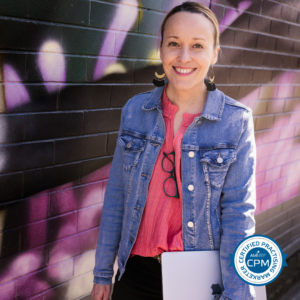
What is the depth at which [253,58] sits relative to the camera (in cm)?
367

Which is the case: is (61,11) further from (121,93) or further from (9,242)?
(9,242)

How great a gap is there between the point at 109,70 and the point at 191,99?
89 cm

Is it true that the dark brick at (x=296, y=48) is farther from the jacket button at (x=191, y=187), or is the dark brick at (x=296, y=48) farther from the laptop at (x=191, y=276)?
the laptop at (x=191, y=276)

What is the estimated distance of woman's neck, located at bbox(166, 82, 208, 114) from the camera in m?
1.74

=-=-=

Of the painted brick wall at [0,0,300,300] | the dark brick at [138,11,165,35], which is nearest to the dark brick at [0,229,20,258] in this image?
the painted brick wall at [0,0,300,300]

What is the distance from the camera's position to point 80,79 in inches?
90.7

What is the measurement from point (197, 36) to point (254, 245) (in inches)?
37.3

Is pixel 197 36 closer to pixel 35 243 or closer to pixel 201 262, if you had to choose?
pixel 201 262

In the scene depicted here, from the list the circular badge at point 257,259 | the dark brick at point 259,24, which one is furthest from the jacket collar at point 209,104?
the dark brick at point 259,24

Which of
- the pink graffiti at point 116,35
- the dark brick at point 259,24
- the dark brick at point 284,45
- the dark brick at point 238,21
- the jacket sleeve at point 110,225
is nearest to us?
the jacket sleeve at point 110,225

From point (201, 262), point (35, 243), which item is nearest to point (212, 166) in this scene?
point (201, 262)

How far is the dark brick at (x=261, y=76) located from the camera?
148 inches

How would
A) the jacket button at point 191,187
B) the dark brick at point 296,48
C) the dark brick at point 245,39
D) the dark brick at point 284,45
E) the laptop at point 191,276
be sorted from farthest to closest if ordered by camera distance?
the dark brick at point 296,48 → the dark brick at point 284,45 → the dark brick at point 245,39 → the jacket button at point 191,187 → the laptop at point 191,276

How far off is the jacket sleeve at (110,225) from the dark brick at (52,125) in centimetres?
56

=-=-=

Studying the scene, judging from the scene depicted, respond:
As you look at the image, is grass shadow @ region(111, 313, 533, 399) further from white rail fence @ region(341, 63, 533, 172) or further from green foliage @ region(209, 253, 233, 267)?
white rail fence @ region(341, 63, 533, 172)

=-=-=

Problem description: Please extract every line of the data above that contains the word "painted".

Output below:
Of the painted brick wall at [0,0,300,300] | the dark brick at [138,11,165,35], which is nearest to the dark brick at [0,229,20,258] in this image?
the painted brick wall at [0,0,300,300]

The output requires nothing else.